An aide to former Vice President Atiku Abubakar, Oladimeji Fabiyi, said his principal was not to blame for the opposition’s failure to win the 2023 presidential election.
Fabiyi, who described himself as a PDP Stakeholder, was reacting to a social activist, Deji Adeyanju, who asked Atiku not to contest the 2027 election and also blamed him and Atiku, Peter Obi, Rabiu Musa Kwankwaso, Nyesom Wike’s G-5 for Tinubu’s victory.
He said the Independent National Electoral Commission (INEC), civil society and Adeyanju, should be blamed for the way the 2023 election went.
He said while the electoral commission failed to comply with its self-imposed regulations to conduct a credible, free and fair election in Nigeria, the civil society and Adeyanju were mute about the anomaly and chose to blame the opposition.

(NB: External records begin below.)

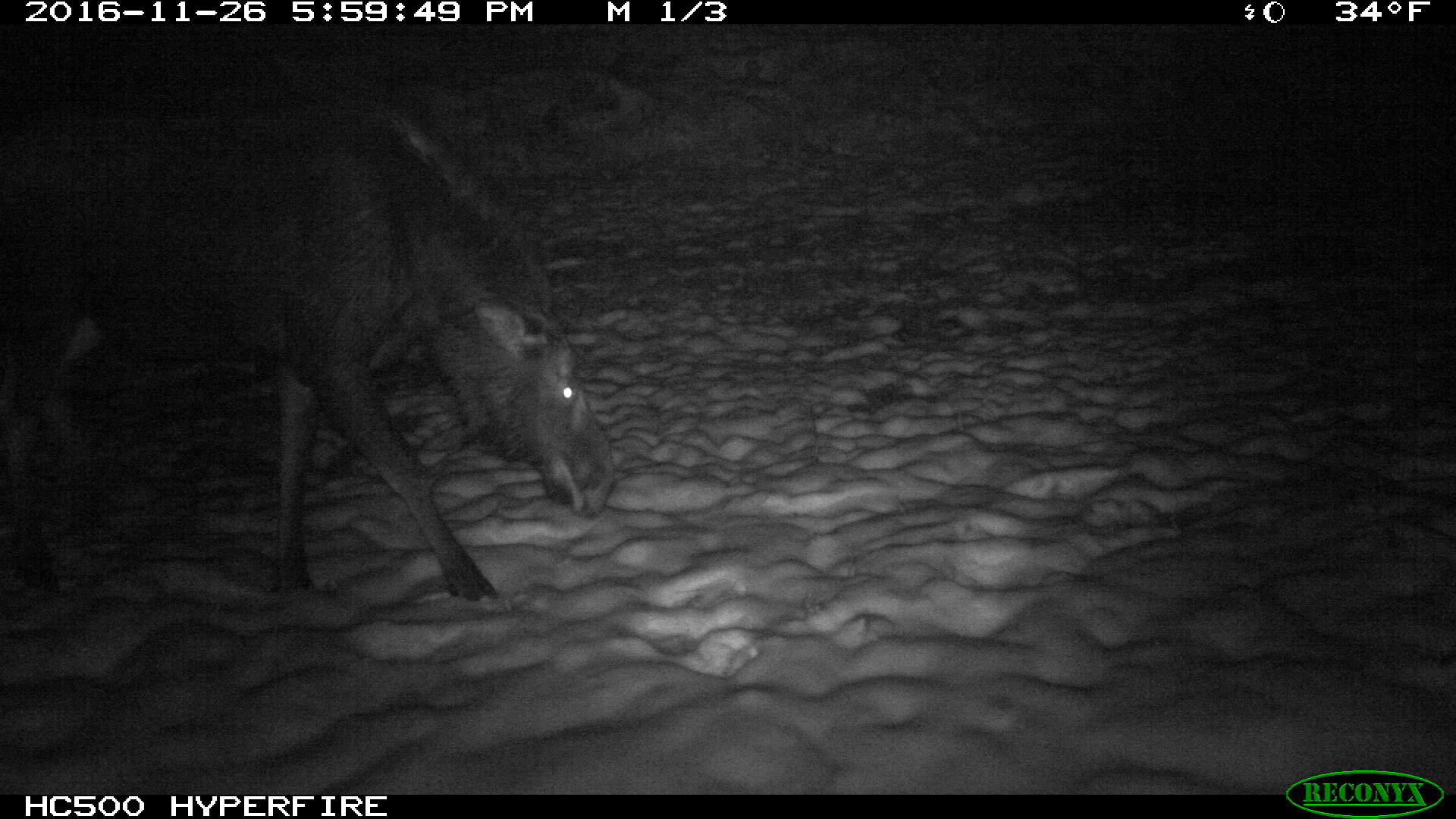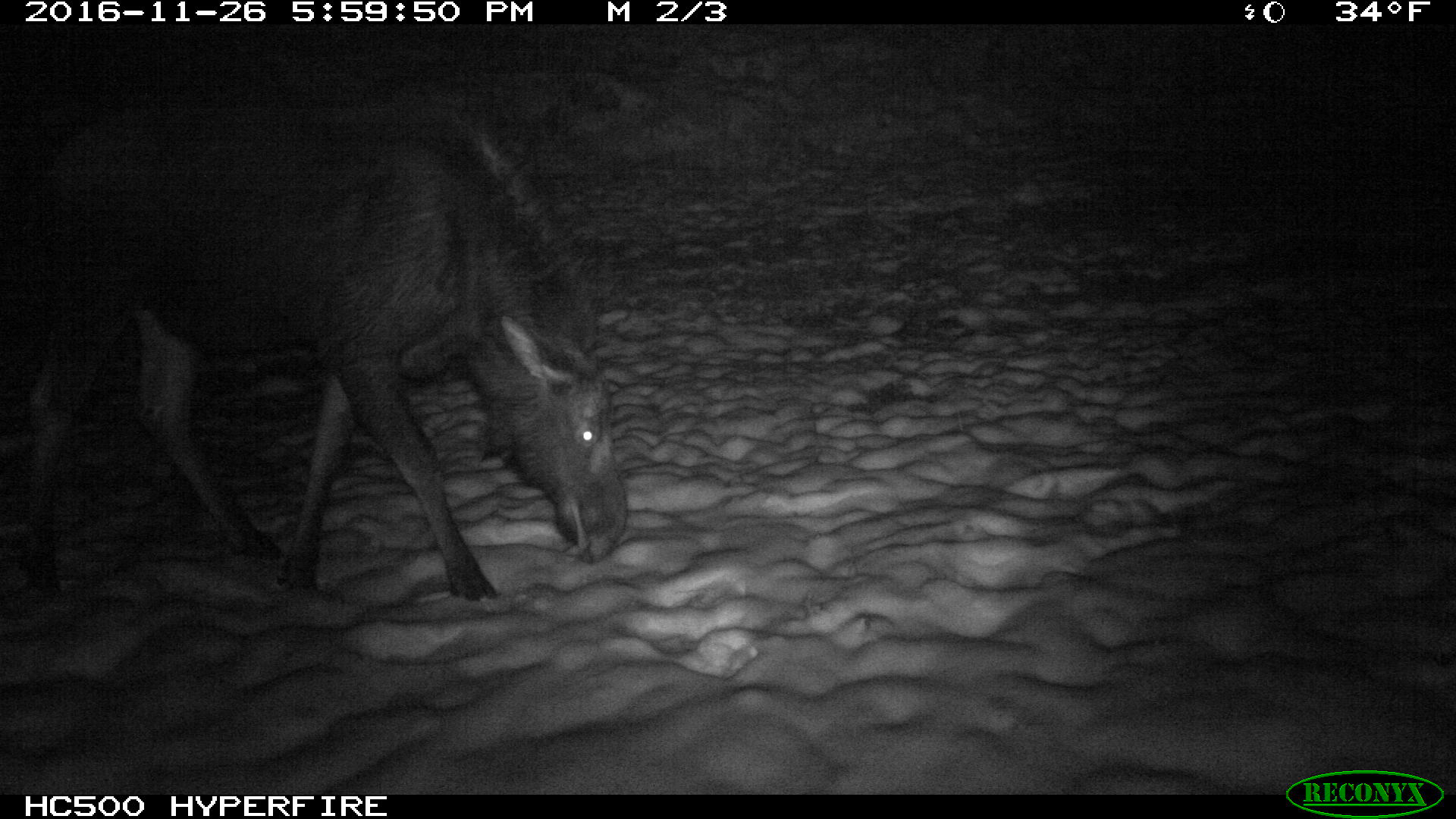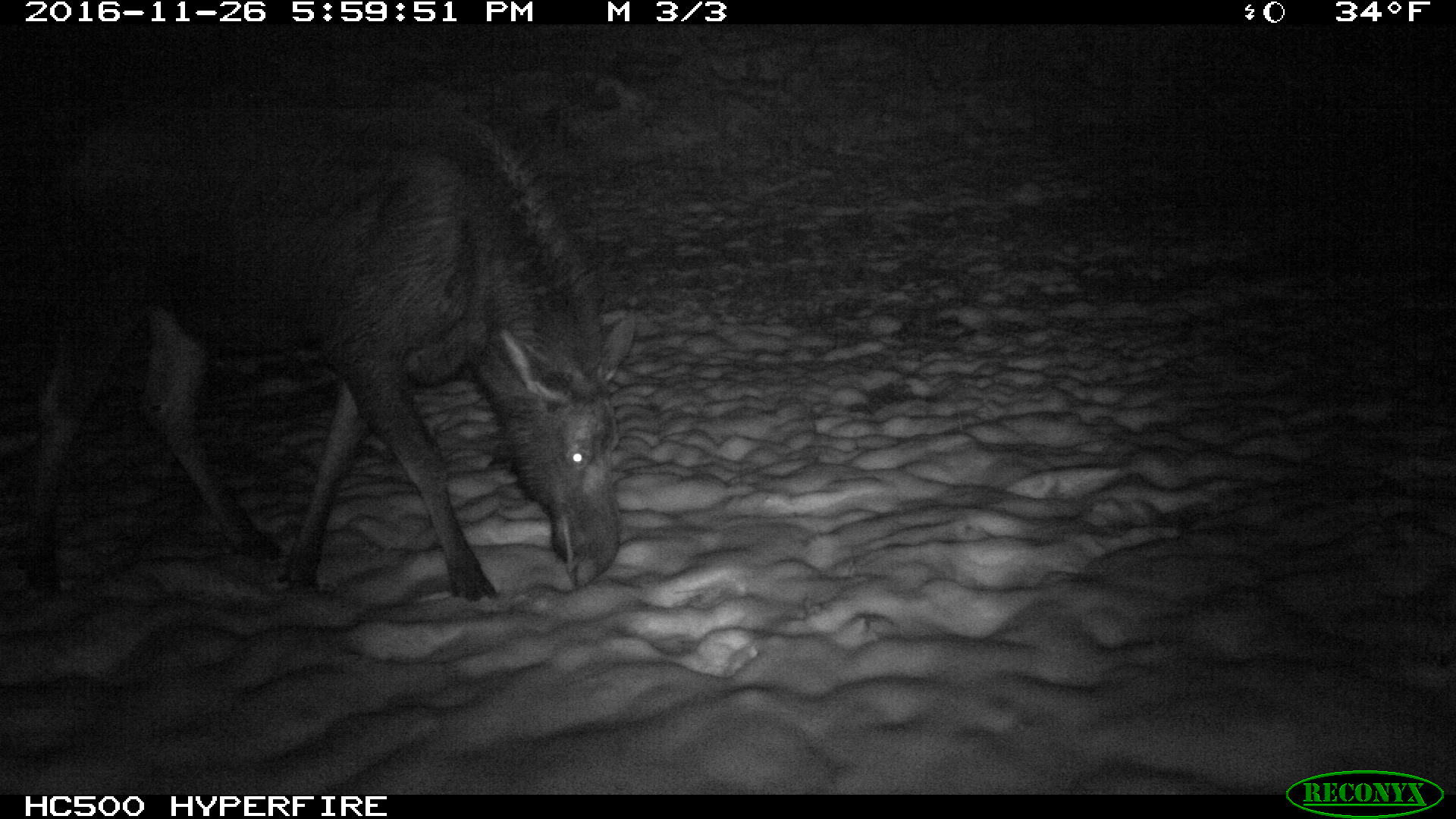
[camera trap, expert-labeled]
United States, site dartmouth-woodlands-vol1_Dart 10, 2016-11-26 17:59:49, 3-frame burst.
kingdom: Animalia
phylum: Chordata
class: Mammalia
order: Artiodactyla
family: Cervidae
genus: Alces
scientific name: Alces alces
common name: moose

Atiku was the PDP presidential candidate in the poll won by President Bola Tinubu of the All Progressives Congress (APC).
Reacting however, Fabiyi
faulted Adeyanju’s submission on the outcome of the 2023 presidential election noting that it was “most unkind to presume that Atiku could have willfully stopped the ambition of Peter Obi alongside the decision of the Wike led G-5 to commit class suicide.”
He said the political reality of the 2023 election meant that these men were bent on pursuing their ambitions, which is permissible by the law.
“If you knew Atiku’s political antecedents, you would know that Atiku is a multi-party democrat and would be the last person to stop the ambition of an opponent for any reason whatsoever.
“Should any blame be passed on the 2023 Presidential Election, such blame should go to the Independent National Electoral Commission (INEC) for its failure to comply with its self-imposed regulations to conduct a credible, free and fair election in Nigeria.
“Quite a number of civil society organizations and personalities, including even you, Deji Adeyanju, canvassed for the electronic transmission of results. Curiously INEC did not keep to its words, and you here, Deji and others kept mute about the anomaly and chose to blame the opposition political figures for inadequacies that defined the 2023 presidential election.
“INEC made a humongous budget for the procurement of technologies and the infrastructure to ensure the transparency of the election, but the commission failed woefully on its own mandate.
“Civil society bodies, which ordinarily ought to be the bastion of democratic good governance, unconscionably played deaf and dumb to the development and turned their backs on the decision of the Court of Appeal when it pronounced that electronic voting was not a compulsory mandate on the conduct and collation of election results.
“Rather, unfortunately also no one heard your voice, Deji, when the Chicago State University released its discoveries that the truth that Bola A. Tinubu forged his academic credentials. Atiku’s lawyers fought vigorously to make discoveries of gross misconduct about the man who had just been elected President of Nigeria, but sadly, neither you Deji, nor any other civil society organization, caused a protest in demand for investigation into Tinubu’s fraudulent claims on his education and his possible impeachment.
“Leave Atiku Abubakar from your blame game and rather look through thyself for the blame.
“How dare you blame Atiku who did the unthinkable and brought to the fore what the ruling establishment would want hidden? Whose interest are you serving? Whatever interest it may be, I believe that it is the interest of anti-democratic elements,” he said.